Okuma metni:
···

Gündem

Ertuğrul Kürkçü: Erdoğan BDP'nin kafasına silah dayıyor!

Bağımsız Mersin Milletvekili Ertuğrul Kürkçü, Türkiye’yi yasa boğan terör olaylarında BDP’nin hedef...

19 Ağustos 2011 03:00


T24 - Hülya Karabağlı / Ankara

Bağımsız Mersin Milletvekili Ertuğrul Kürkçü, Türkiye’yi yasa boğan terör  olaylarında BDP’nin hedef yapılmasının arka planında 2014 yerel seçim ve Çankaya hesaplarının yattığını söyledi.



“Hükümet,  masaya gönlünden geçenlerle, Kürt sermayesiyle ve AKP sever liberallerle masaya oturmak istiyor” diyen Kürkçü’ye göre,  2014 yerel seçimlerine kadar BDP’nin güçten düşürülmesi, yerel yönetimlerin AKP tarafından devralınması amaçlanıyor. Bu sonuçlar üzerinden Başbakan Tayyip Erdoğan’ı Çankaya’ya tırmandırmak hesabı yatıyor.

Kürkçü’nün, BDP’nin PKK’ya ‘silah bırakma çağrısı’ yapmasına ilişkin seslerle ilgili  T24’e  yaptığı değerlendirmeleri şöyle:


'Erdoğan'ın 2014 ve Çankaya hesabı'

Hükümetin tek yanlı ‘PKK’ya silah bıraksın’ çağrısı yapılması zorlaması, barışçı olmayan bir genel planın parçası. Hükümet, Kürtlerle eninde sonunda çözüm masasına oturacak.  Ancak masaya gönlünden geçenlerle, Kürt sermayesiyle ve AKP sever liberallerle oturmak  istiyor. Pozisyonunu güçlendirmek için de BDP’yi hizaya getirmeye çalışıyor. 2014 yerel seçimlerine kadar BDP’yi güçten düşürmek ve yerel yönetimlerin AKP tarafından devralınmasını sağlamak istiyor. Bunun ardında AKP’nin  Kürtleri de temsil ettiği iddiasına dayanak sağlamak ve bu sonuçlar üzerinden Tayyip Erdoğan’ı Çankaya’ya tırmandırmak hesabı yatıyor.


'BDP'nin kafasına tabanca'

Erdoğan BDP’nin kafasına tabanca dayıyor. “Ya benimsin ya toprağın” diyor.  Ama, BDP,  Kürt halkının bir azınlığı, halktan tecrit edilmiş, “terörle”  ilişkilendirilmiş bir yapı değil. Tersine şimdi Türkiye’nin emek ve demokrasi güçleriyle de ittifakını derinleştiriyor. Mücadele kimler tarafından yürütülmüşse masaya onlarla oturulacak.  BDP safdışı edilemez.

···

Kayıtlı veriler:
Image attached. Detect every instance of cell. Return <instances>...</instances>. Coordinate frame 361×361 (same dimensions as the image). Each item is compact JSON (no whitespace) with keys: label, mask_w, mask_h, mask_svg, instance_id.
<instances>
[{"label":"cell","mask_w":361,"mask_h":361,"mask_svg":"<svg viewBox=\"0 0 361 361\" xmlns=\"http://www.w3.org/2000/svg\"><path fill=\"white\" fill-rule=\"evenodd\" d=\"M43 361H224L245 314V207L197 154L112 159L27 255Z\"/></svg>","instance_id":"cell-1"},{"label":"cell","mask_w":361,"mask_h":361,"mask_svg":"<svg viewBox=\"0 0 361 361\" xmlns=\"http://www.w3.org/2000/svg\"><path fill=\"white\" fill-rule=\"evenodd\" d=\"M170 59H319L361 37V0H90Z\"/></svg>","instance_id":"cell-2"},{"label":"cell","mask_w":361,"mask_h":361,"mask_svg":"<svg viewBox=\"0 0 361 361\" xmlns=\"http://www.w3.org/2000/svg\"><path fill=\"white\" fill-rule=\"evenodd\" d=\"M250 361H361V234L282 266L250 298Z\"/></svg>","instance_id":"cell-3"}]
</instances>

···

Uygulanacak yönerge:
Ertuğrul Kürkçü'nün BDP hakkındaki sözlerini aktaran haberin devamını, son cümlesinden sonra gelecek şekilde yazın.

Alıştırmanın cevabı:
'Öcalan'a ve PKK'ya ayar verme durumu yok'

BDP’ye hükümet ve yandaşlarınca yöneltilen eleştiriler haksız, yersiz ve saçma. Hükümet bir yandan Öcalan’la son bir yıl içinde çok fazla sayıda görüşme yaptı. Öcalan’ın avukatları aracılığıyla bize verdiği bilgilere göre,  protokol aşamasına gelindi. Hükümet bu süreci çok iyi biliyor. Hükümetin doğrudan muhatabı olan Öcalan’a BDP’nin  ayar vermesi, onu etki altına alması düşünülebilir mi?


'Öcalan manevi önder'

Abdullah Öcalan Kürt hareketinin  manevi önderidir. PKK Kürdistan devrim mücadelesinin politik örgütüdür. BDP ise aynı Kürt halkının siyasi taleplerinin TBMM’deki temsilcisidir. Öcalan’ın tespitleri , gözlemleri, yaklaşımları pek çok Kürt ve BDP milletvekili ya da PKK  üzerinde şöyle veya böyle bir dereceye kadar etkilidir. Bu apaçık süreçte  BDP’nin PKK’ya yön vermesi mümkünmüş ama bu rolü  yerine getirmemişçesine ileri sürülen eleştiriler, bu gerçeğin böyle olmadığını bile bile yapıldığı için tamamen hipotetiktir. İki yüzlüdür..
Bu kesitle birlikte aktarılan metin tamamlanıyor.